• Supplied passage:

2.1            Grant of RightsSubject to the terms of this Agreement, Risk Alive grants Customer, its Affiliates, and their respective Authorized Users a non-exclusive, worldwide, fee-bearing, non-transferable (subject to Section 15.2 Assignment), non-sub-licensable and limited right to access and use the Software and Risk Alive Content for the Term solely for non-commercial, internal business purposes.

2.2            License to Customer Content.  Customer hereby grants Risk Alive a non-exclusive, worldwide, fee and royalty free, non-transferrable (subject to Section 15.2 Assignment), and sub-licensable right and license to host, copy, display and use Customer Content as may be necessary for Risk Alive to provide the Services. Subject to the limited rights and license granted Risk Alive to Customer Content under Sections 2.2 and 2.3, Customer reserves all other rights, title and interests in Customer Content.

2.3            License to Data Sets. In addition and notwithstanding anything to the contrary in this Agreement, Customer hereby grants Risk Alive a non-exclusive, worldwide, fee and royalty free, perpetual, non-transferrable (subject to Section 15.2 Assignment) and sub-licensable right and license to use the Data Sets, provided that any such Data Sets have been fully de-identified and are incapable of re-identifying Customer, its Affiliates, or their respective Authorized Users.

2.4            Analytics Learnings and Aggregated Statistics.  Notwithstanding anything to the contrary in this Agreement, Customer acknowledges and agrees that Risk Alive may (i) use the skills and learnings acquired during the delivery of the Services (“Analytics Learnings”) in any manner, including, without limitation, for the performance of similar services for third parties, provided that Risk Alive remains compliant with Section 7 (Confidentiality); (ii) monitor Customer’s, its Affiliates’ and their respective Authorized Users’ use of the Site and Services; (iii) collect and compile Aggregated Statistics; and (iv) use such Aggregated Statistics in any manner, including, without limitation, to improve the Site and Services.

2.5            Feedback. If any Authorized User provides suggestions, ideas, enhancement requests, corrections, or other feedback to Risk Alive concerning the Site or Services (“Feedback”), Risk Alive may use, disclose and exploit such Feedback without restriction or any obligation to account to Customer or the individual providing the Feedback. Risk Alive is not required to consider or implement any Feedback.

2.6            Credentials.  Customer, its Affiliates and their respective Authorized Users will take all steps to ensure the protection of the confidentiality of all Access Credentials, and for restricting access to computers, devices and systems. Customer, its Affiliates and their respective Authorized Users will not disclose or share Access Credentials or allow any other person or entity to access Customer’s, its Affiliates’ or their respective Authorized Users’ account(s).  Customer agrees to notify Risk Alive immediately at support@riskalive.com if Customer, its Affiliates, or their respective Authorized Users suspect or become aware of any unauthorized use of Customer’s, its Affiliates’, or their respective Authorized Users’ Access Credentials or account(s), or any other security breach involving the Site, Software, or Customer’s, its Affiliates’ or their respective Authorized Users’ account(s). Customer is responsible for all activities that occur under Customer’s, its Affiliates’, or their respective Authorized Users’ Access Credentials and account(s), whether or not such activities have been authorized by Customer and even if Risk Alive has been advised of such activities.

• Dataset records:
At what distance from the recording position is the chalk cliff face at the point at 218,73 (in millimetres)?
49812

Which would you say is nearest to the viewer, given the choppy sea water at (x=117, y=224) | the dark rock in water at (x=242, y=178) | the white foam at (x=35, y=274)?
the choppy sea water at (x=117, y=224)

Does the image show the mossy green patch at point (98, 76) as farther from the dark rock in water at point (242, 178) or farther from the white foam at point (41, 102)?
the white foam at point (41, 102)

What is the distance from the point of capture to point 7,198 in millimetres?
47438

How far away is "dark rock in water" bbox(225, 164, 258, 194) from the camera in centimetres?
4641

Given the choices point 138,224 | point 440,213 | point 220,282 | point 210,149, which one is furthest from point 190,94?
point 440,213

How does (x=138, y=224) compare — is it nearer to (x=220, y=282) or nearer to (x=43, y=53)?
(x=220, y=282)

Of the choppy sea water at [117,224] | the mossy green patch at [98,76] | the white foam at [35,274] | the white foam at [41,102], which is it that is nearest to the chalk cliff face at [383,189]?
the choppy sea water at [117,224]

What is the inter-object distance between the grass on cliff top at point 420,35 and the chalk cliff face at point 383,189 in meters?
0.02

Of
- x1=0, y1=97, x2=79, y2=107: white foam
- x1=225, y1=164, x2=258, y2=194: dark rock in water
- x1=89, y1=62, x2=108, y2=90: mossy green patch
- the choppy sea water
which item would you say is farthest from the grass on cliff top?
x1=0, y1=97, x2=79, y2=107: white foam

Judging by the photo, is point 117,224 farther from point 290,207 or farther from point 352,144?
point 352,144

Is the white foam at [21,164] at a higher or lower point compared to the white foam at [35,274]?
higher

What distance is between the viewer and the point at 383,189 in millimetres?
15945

• Job 1:
Check each statement against the license terms and mark it yes or no, quoting the exact words of the text that decide it.
(a) Risk Alive must implement any Feedback it receives.
(b) Customer may use the Software only for non-commercial, internal business purposes.
(c) Customer should report suspected unauthorized use of Access Credentials to support@riskalive.com.
• Job 2:
Update the entries from the line with "Judging by the" up to and including the last line of the entries, replacing "viewer" with "camera" and keeping everything else the same. Return only those lines.

• Full answer 1:
(a) No: "Risk Alive is not required to consider or implement any Feedback."
(b) Yes: "solely for non-commercial, internal business purposes"
(c) Yes: "Customer agrees to notify Risk Alive immediately at support@riskalive.com"

• Full answer 2:
Judging by the photo, is point 117,224 farther from point 290,207 or farther from point 352,144?
point 352,144

Is the white foam at [21,164] at a higher or lower point compared to the white foam at [35,274]?
higher

What distance is between the camera and the point at 383,189 in millimetres?
15945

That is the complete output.